Functional Med Practices Show Resilience Through the COVID Storm

Data from a survey of over 3,500 functional, integrative, and metabolic medicine practitioners suggests that most are navigating the stormy post-COVID waters with considerable resilience.

Compared with other physician surveys posted over the course of the last 9 months, the functional and holistic clinicians in this cohort report fewer practice closures and less income loss.

OvationLab’s COVID impact survey of more than 3500 functional/holistic medical practices indicates that overall, COVID-related practice closure rates are under 5%. Many practices have experienced significant revenue loss. Not surprisingly, membership/concierge practice models were best able to maintain pre-COVID income. (Data copyright OvationLabs)

Membership (aka “concierge”) and bundled practice models appear to be protective against the economic forces that have hobbled many conventional insurance-based practices in the wake of COVID. This is especially true for small, independent practices.

This new 33-question survey was fielded from late August through early September by OvationLab, a strategic consulting agency for the health, wellness, and nutrition space.
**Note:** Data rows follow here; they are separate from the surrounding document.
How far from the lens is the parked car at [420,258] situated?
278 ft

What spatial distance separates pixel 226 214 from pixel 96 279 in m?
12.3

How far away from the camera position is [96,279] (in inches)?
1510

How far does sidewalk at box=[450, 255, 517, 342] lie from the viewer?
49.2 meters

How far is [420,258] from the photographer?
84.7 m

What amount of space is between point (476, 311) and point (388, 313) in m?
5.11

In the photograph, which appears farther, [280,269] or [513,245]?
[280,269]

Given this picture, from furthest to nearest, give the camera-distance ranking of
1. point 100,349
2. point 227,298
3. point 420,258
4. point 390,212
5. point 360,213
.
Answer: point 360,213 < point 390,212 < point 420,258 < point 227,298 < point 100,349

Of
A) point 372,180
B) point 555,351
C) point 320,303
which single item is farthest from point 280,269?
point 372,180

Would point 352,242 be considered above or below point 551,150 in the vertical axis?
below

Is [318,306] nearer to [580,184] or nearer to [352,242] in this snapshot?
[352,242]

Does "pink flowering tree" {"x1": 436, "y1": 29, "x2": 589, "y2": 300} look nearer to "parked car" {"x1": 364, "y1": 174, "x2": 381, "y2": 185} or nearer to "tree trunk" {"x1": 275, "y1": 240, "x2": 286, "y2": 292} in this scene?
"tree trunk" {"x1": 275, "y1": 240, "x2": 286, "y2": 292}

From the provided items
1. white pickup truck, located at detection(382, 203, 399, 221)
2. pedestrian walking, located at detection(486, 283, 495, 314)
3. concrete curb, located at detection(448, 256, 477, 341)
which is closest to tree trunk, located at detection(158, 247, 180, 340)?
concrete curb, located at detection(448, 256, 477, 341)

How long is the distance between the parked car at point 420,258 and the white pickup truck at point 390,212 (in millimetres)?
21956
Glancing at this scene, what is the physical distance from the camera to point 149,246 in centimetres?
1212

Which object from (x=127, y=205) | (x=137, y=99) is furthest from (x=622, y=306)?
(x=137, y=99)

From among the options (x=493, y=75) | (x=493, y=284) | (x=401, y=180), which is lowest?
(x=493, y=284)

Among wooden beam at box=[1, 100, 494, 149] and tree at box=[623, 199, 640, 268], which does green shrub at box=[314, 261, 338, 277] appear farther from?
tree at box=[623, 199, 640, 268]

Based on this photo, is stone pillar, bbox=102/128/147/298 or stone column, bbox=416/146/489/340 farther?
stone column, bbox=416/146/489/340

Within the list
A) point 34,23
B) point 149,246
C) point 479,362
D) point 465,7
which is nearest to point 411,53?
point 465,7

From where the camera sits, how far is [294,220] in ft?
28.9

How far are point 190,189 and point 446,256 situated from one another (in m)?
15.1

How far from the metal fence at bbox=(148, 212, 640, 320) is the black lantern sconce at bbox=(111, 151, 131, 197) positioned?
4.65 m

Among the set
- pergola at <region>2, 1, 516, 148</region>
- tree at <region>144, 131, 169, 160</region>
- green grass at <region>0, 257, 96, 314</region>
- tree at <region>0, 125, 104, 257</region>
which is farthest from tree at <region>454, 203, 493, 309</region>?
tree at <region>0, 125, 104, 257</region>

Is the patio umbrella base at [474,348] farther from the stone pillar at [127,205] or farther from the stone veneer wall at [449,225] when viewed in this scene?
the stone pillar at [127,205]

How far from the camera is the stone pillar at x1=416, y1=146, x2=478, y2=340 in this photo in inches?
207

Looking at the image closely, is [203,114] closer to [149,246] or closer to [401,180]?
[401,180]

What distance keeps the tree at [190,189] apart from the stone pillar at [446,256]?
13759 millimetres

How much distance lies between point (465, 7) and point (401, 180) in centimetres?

OvationLab’s principals—Laurie Hofmann, Andie Crosby, and Tom Blue—have all served in leadership roles at the Institute for Functional Medicine for many years.

“This is a triumph for value-based medicine over conventional fee-for-service insurance models. There’s never been a better rationale for conventional practitioners—especially those in independent practices– to expand their capabilities, and to learn to apply root-cause medicine.”

—Tom Blue, OvationLab

They obtained 3,505 responses, representing clinics from all across the nation. MDs and DOs make up 28% of the total, with naturopaths, nurses, and integrative chiropractors representing 12% each. Eighteen percent are “straight” chiropractors, the remainder represents a mix of nutrition professionals, acupuncturists, and others.
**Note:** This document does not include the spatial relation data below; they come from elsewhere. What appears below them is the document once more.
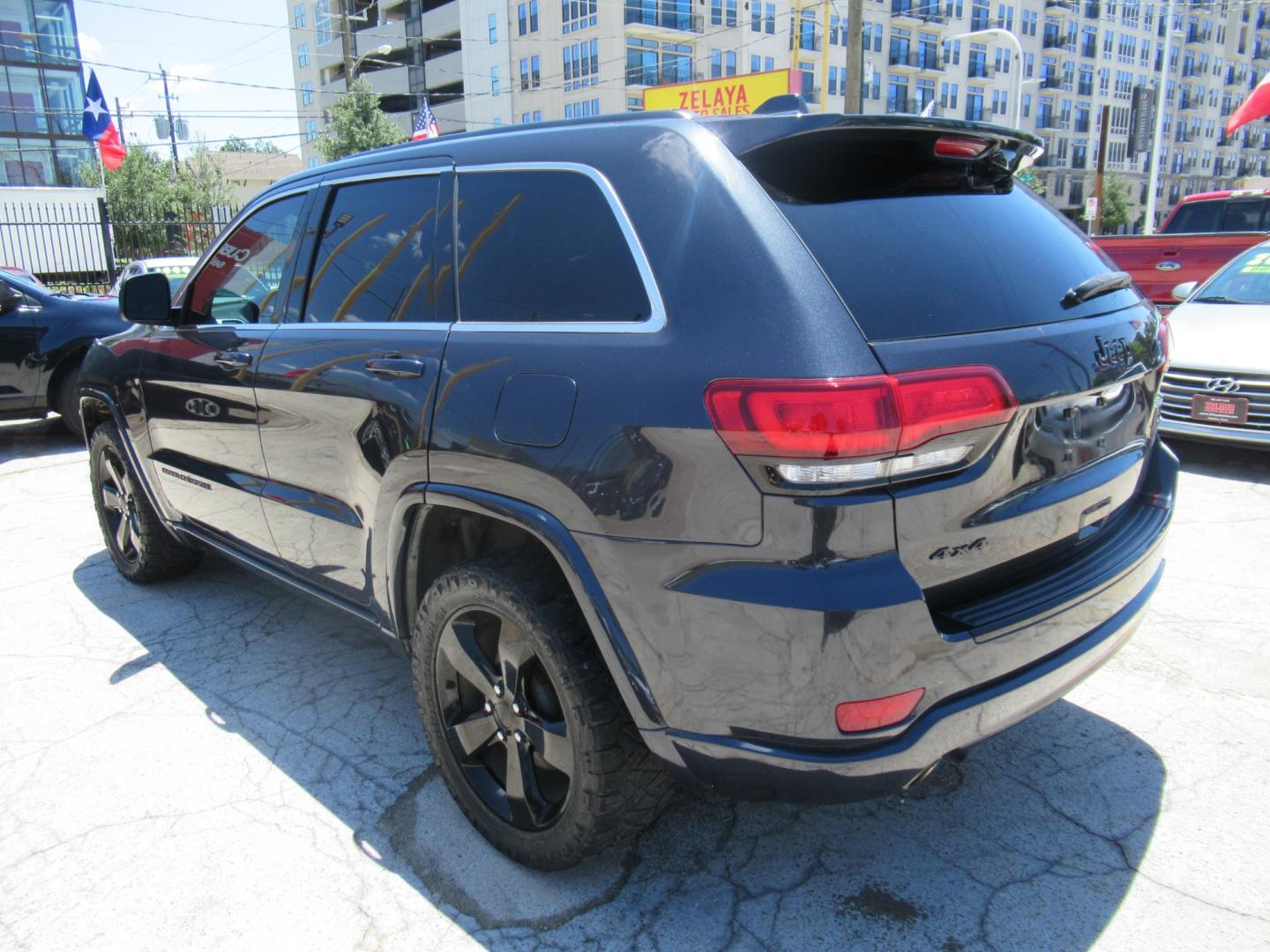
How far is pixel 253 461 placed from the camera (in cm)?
331

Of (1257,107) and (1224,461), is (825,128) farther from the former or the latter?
(1257,107)

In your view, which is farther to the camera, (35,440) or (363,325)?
(35,440)

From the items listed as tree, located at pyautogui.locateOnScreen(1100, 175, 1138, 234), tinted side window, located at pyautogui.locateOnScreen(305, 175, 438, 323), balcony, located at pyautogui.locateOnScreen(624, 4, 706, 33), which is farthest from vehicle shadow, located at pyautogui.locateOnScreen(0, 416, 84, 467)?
tree, located at pyautogui.locateOnScreen(1100, 175, 1138, 234)

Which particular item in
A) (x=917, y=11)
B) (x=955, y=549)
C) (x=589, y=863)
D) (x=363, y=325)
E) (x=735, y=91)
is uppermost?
(x=917, y=11)

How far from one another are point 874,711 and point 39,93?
163 feet

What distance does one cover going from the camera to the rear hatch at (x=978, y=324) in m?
1.84

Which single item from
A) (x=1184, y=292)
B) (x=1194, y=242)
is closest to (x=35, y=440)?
(x=1184, y=292)

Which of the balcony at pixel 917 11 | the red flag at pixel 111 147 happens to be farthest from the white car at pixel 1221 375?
the balcony at pixel 917 11

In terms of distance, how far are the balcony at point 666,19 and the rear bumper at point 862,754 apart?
5215 centimetres

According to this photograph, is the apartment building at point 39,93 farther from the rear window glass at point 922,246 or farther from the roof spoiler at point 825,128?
the rear window glass at point 922,246

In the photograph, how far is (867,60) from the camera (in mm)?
55969

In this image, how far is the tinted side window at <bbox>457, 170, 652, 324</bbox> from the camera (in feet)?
6.84

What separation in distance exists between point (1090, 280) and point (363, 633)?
10.4 ft

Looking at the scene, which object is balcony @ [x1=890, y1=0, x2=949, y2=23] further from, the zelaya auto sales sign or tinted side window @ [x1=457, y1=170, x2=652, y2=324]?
tinted side window @ [x1=457, y1=170, x2=652, y2=324]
Roughly two thirds are female, and the average age was 54.

The respondents work in a wide range of practice models including conventional insurance-based practices (29%), direct fee-for-service (46%), membership (aka “concierge”) practices (5%), Bundled or fixed-price programs (4%), and hybrid models (9%) that combine conventional insurance with low-level engagement in direct pay, bundled programs, group visits, or other revenue models.

An additional 7% have practices in which supplement sales are a major revenue source.

Few Closures

COVID-related practice closures were far lower among functional/holistic medical practitioners compared with physicians as a whole. The closure prevalence in this cohort ranged from 2-13%, depending on practitioner type. It was lowest among the MDs, DOs, and NDs (2%), and highest among the acupuncturists (13%), the “straight” chiropractors (5%), and nutrition professionals (5%). 

There were no closures among doctors who run membership or bundled service practices. Among insurance-based practices, the closure prevalence was 3%; it was 5% in the cash fee-for-service segment. 

This compares favorably against data from a Physicians Foundation (PF) survey published in August showing that 14.5% of 3,513 respondents had closed their practices, and an additional 4% expected to close over the course of the year. Most of the closures (76%) were among independent private practices.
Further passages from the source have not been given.